I collected a few cyclic devdeps. See attached. (these definitions is of
little value as the versions of deps and devdeps are discarded)
>> TODO:
>> * make npm-recursive-import work by not fetching blacklisted packages
>
> Let's be careful though: we don't want to fetch blacklisted packages
> when they are devDependencies, but we still want them if they are
> runtime dependencies.
Totally agree. This is exactly why I only implemented blacklisting of
native-inputs.
>> * implement keyword blacklisting based on the descriptions
>
> We can probably use tags instead of the description : '("test" "testing"
> "check" "doc" "coverage" "unit") seem like a good approximation of what
> we want to blacklist.
Fewer that half the npm packages have tags to my knowledge. We can do
both though :D
>
>>
>> * match not just the whole string of blacklisted packages:
>> e.g. match also "rollup-plugin" when "rollup" is in the blacklist.
>>
>> * get the tarballs from npm-registry instead as they are never missing
>> (githubs sometimes are) and likely reproducible.
>
> Are they actual source tarballs, or are they somewhat different than the
> source used to build the "binary" npm package? With maven (for java) for
> instance, some sources are hosted, but they aren't supposed to be used
> to build the package, they're only here for the debugger.

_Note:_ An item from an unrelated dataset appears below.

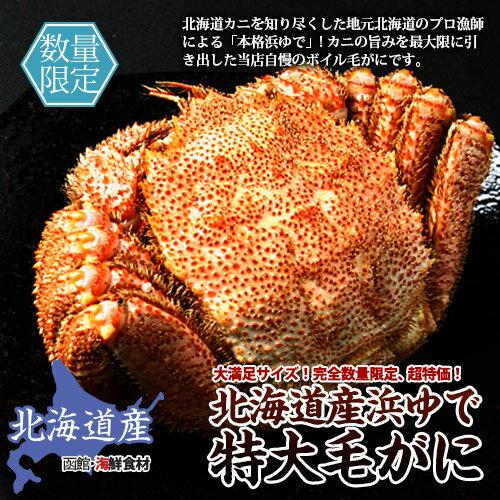 【送料無料】北海道産ボイル毛がに 600g×2尾【かに】【カニ】【蟹】【毛ガニ】【北海道】【正規品】【お得】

Fortunately it seems it is the full source. :D
See
https://registry.npmjs.org/underscore/-/underscore-1.9.1.tgz
https://registry.npmjs.org/nodeunit/-/nodeunit-0.5.5.tgz
https://registry.npmjs.org/async/-/async-0.9.0.tgz
>
>>
>> * Output a (define-public <guixname> (inherit <guixname>-<version>)) for
>> all imported npm-packages.
>
> I don't think that's a good idea: if we have multiple versions of a
> package, we'll have multiple <guixname> packages...
Ok, got it. I thought the define-publics would collide, but I guess not.
>
>>
>> * Make it possible to specify a specific version to import (and perhaps
>> the latest of all minor versions of a package :D).

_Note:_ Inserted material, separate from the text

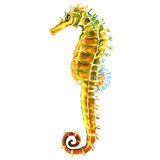 Yellow sea horse, seahorse isolated, watercolor illustration on white Royalty Free Stock Image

>> (For async that would be "0.1.22", "0.2.10", "0.3.0", etc all the way
>> up to "2.6.1" which is the current beast. This would mean that we in
>> total import about 477.000 packages times the number of minor releases
>> (mean ~10?) that equals 4,7 mio. npm-packages :p) Then we will
>> definitely need to speed up guile. My guess is that we will have to
>> import at least 1,5 versions for every npm package to mitigate cyclic
>> dependencies (this means 477.000*1,5 = 715.500 npm-package-versions).
>
> Again, I'm more in favor of patching them, rather than importing more
> versions. Do we still have as many cyclic deps with the blacklist?
No, the blacklist makes a BIG difference (but only to the cycdevdeps.
The deps still introduce just as many cycles. These can be avoided by
carefully choosing a version just before the cycdep was added :) (or by
patching but I know nothing about JS so I leave that to others)
>> * Make it easy to analyze a given npm-package to see when deps/devdeps
>> were added. In the case async, propose we import 0.9.0 first which is
>> the last version without lodash as devdep. From 1.0.0 more devdeps
>> were added. (source: https://registry.npmjs.org/async)
>>
>> Perhaps some kind of tree output for these complex packages with
>> versions as branches and dependencies as subbranches would be nice?
I will try parsing the registry to output something intelligently to
help the user choose which version to import.
> Thanks for your work!
Thanks for sharing so we can improve this together :)
--
Cheers
Swedebugia
[-- Attachment #2: node-cyclic.scm --]
[-- Type: text/x-scheme, Size: 5635 bytes --]
(define-public node-rimraf
(package
(name "node-rimraf")
(version "2.6.2")
(source
(origin
(method url-fetch)
(uri "https://github.com/isaacs/rimraf/archive/v2.6.2/rimraf-v2.6.2.tar.gz")
(sha256
(base32
"0bmssxz3s30nhq5f8ldssf6s8ga5w0aarn71wjsmvqb1j15b2r6d"))))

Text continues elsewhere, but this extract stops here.